What the exercise asks:
Which lines of the entries contain the string "name"? Copy each of them.

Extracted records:
········

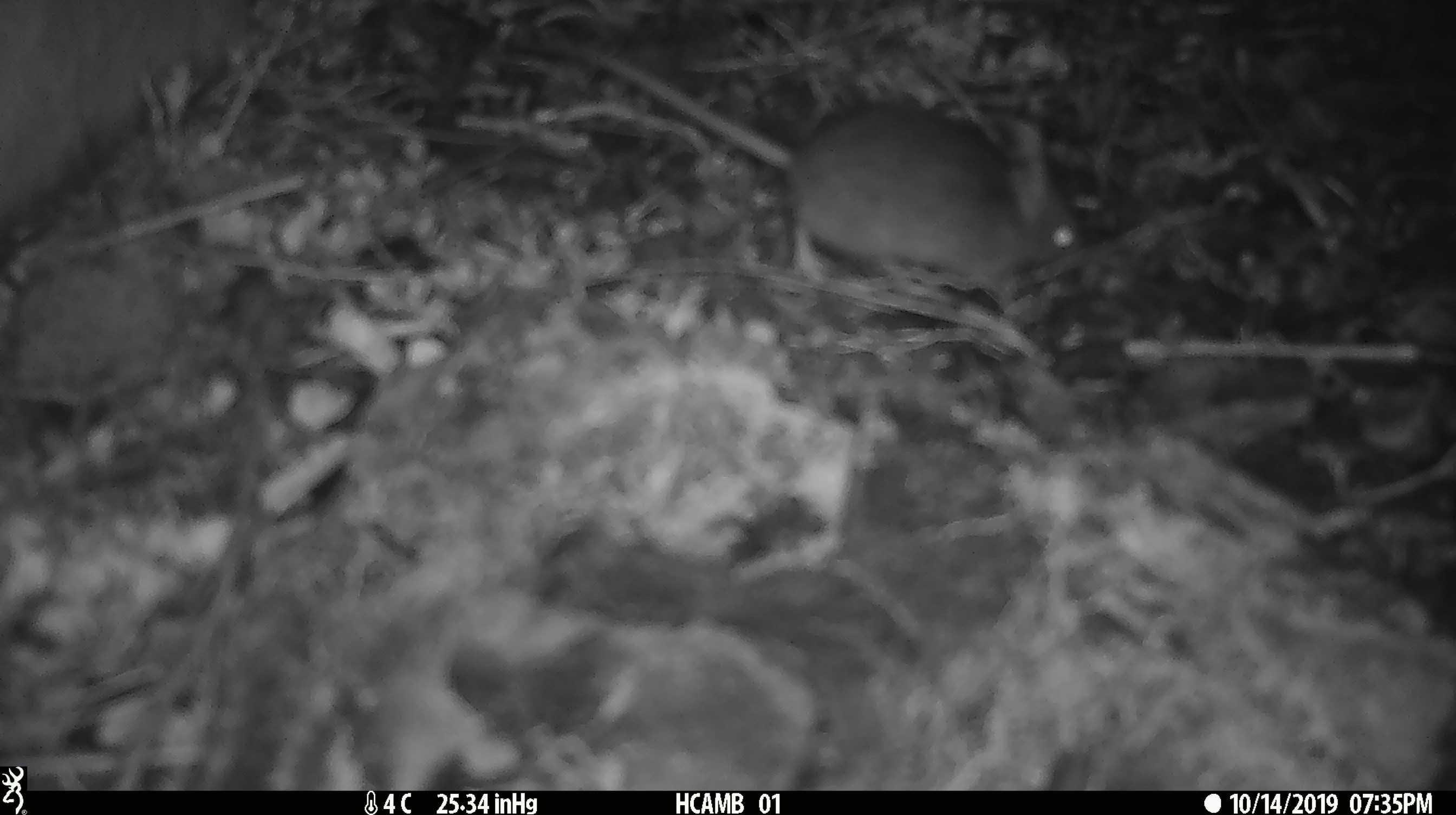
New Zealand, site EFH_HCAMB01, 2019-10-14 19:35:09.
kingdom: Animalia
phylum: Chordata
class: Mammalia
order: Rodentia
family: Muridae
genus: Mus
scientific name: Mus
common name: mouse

········

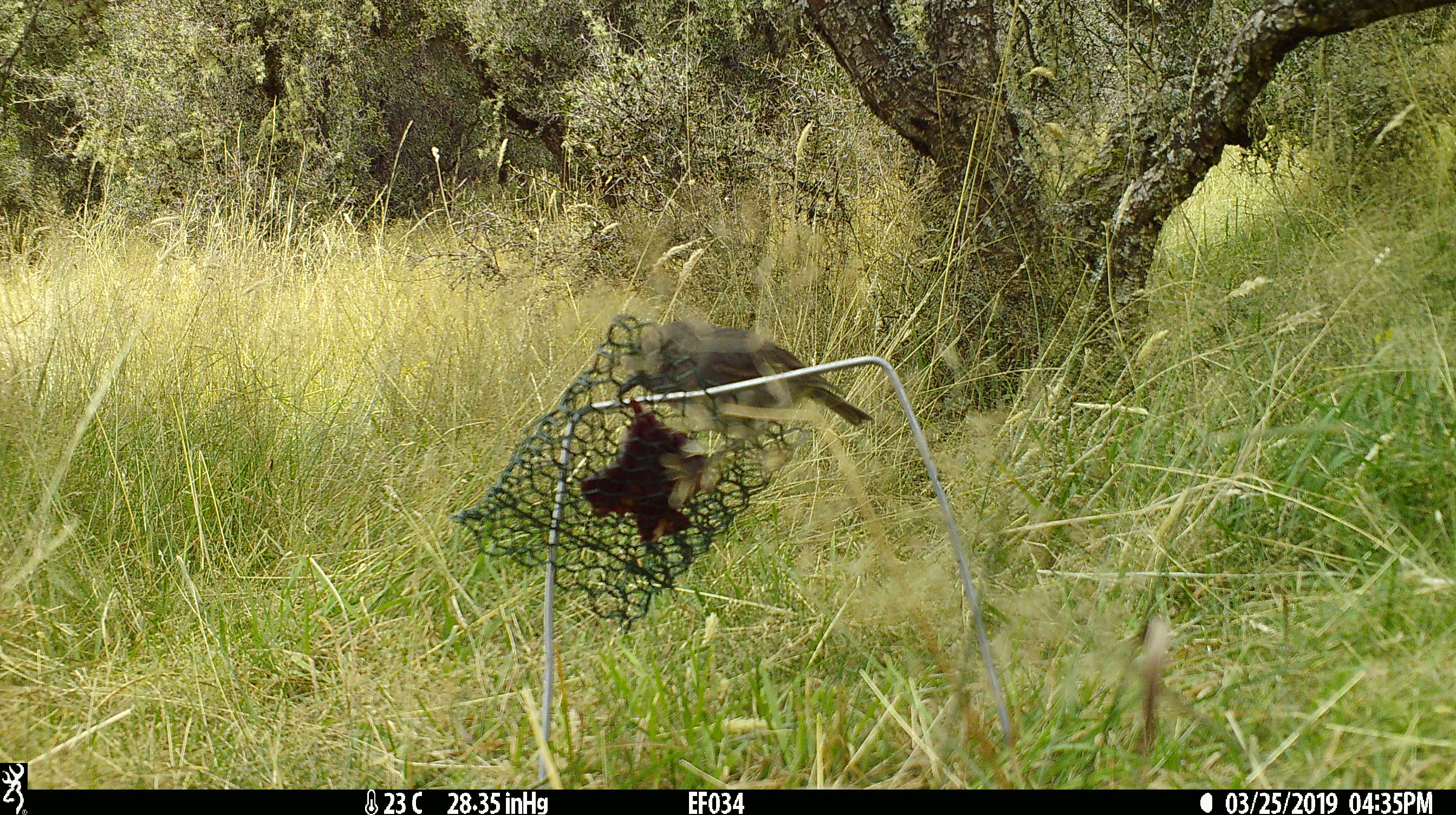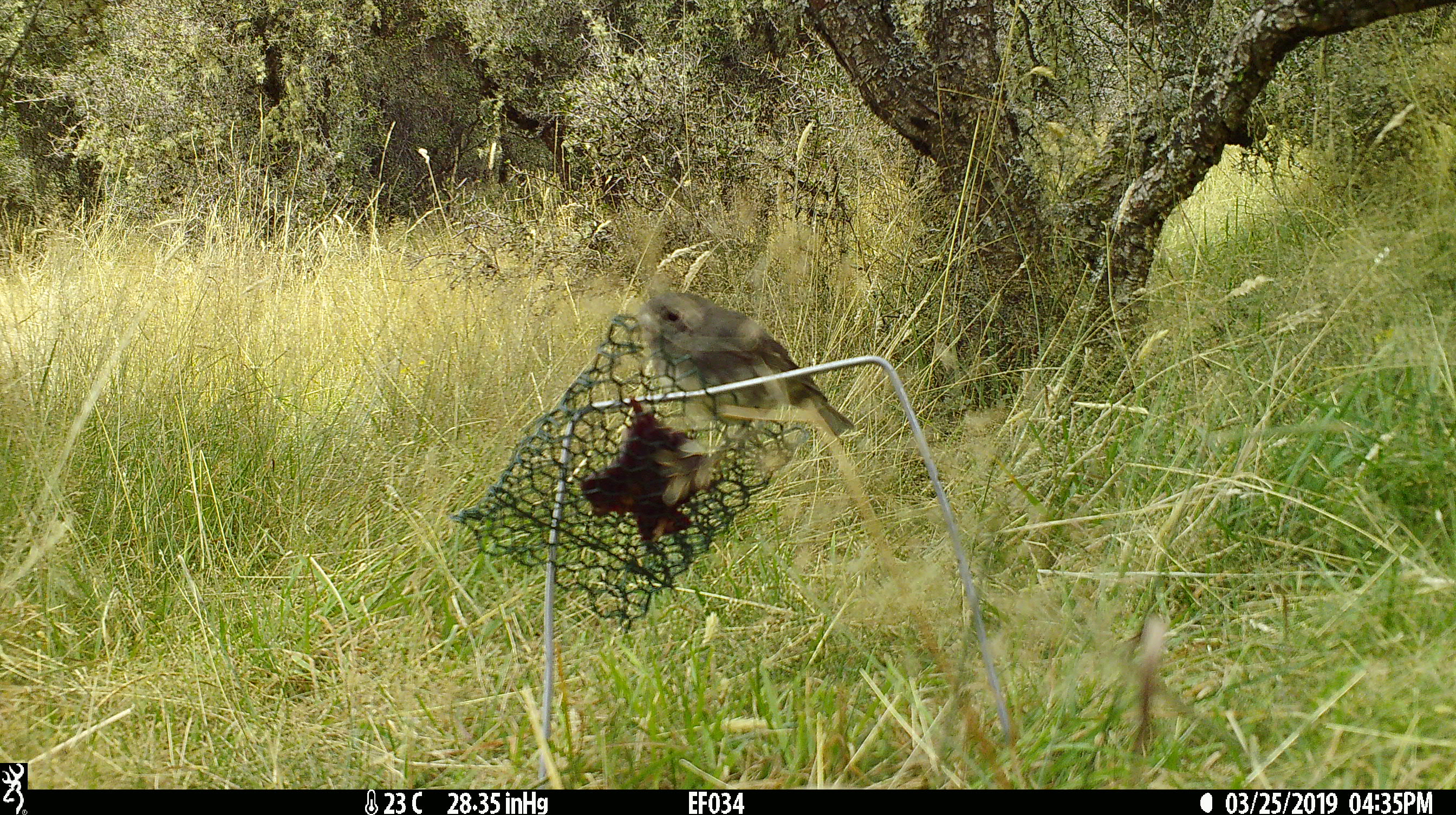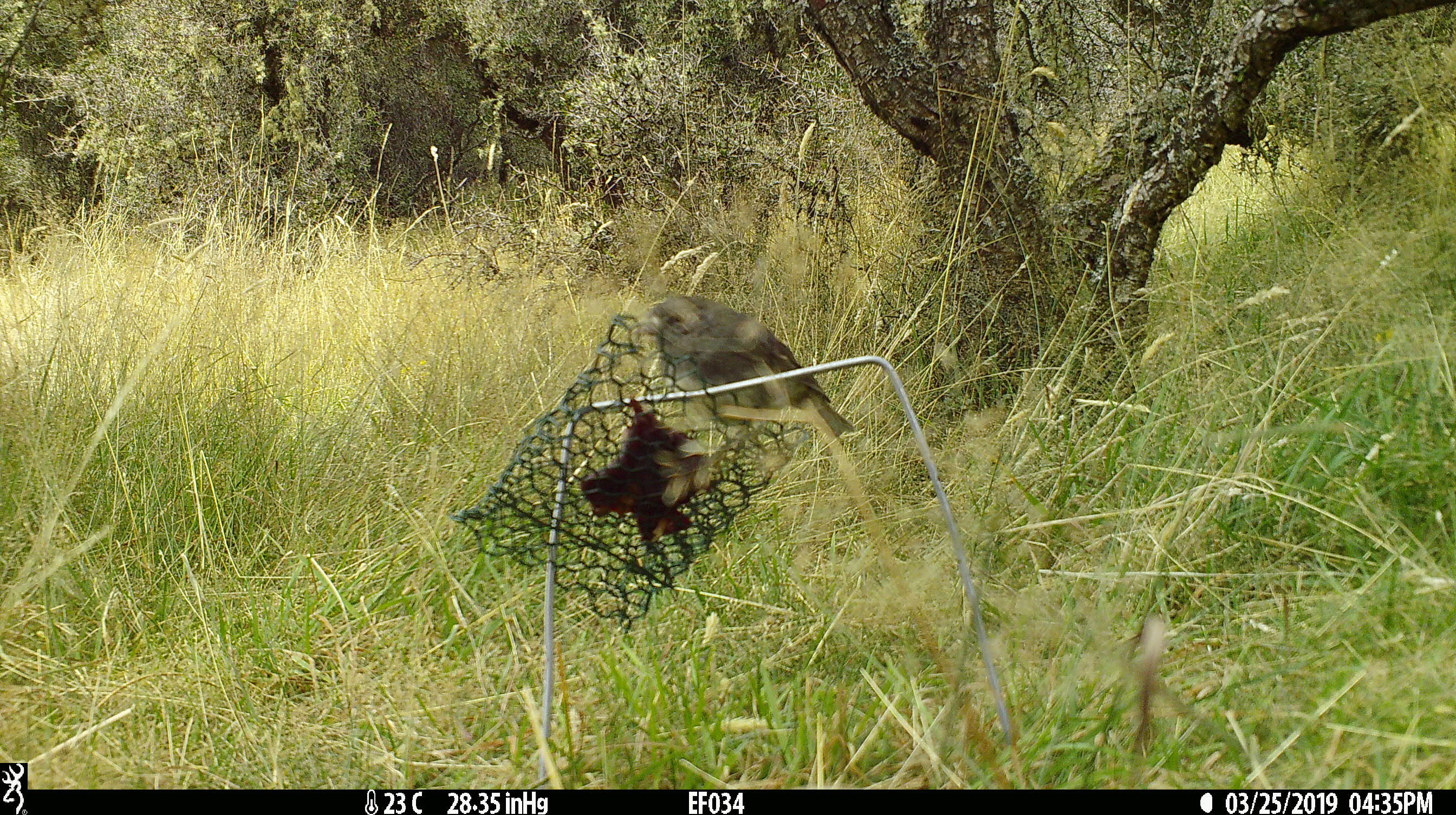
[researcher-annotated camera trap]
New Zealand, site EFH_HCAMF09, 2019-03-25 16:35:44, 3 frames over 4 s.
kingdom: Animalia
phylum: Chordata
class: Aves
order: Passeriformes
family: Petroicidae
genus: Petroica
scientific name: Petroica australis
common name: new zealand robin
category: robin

········

Your solution:
scientific name: Mus
common name: mouse
scientific name: Petroica australis
common name: new zealand robin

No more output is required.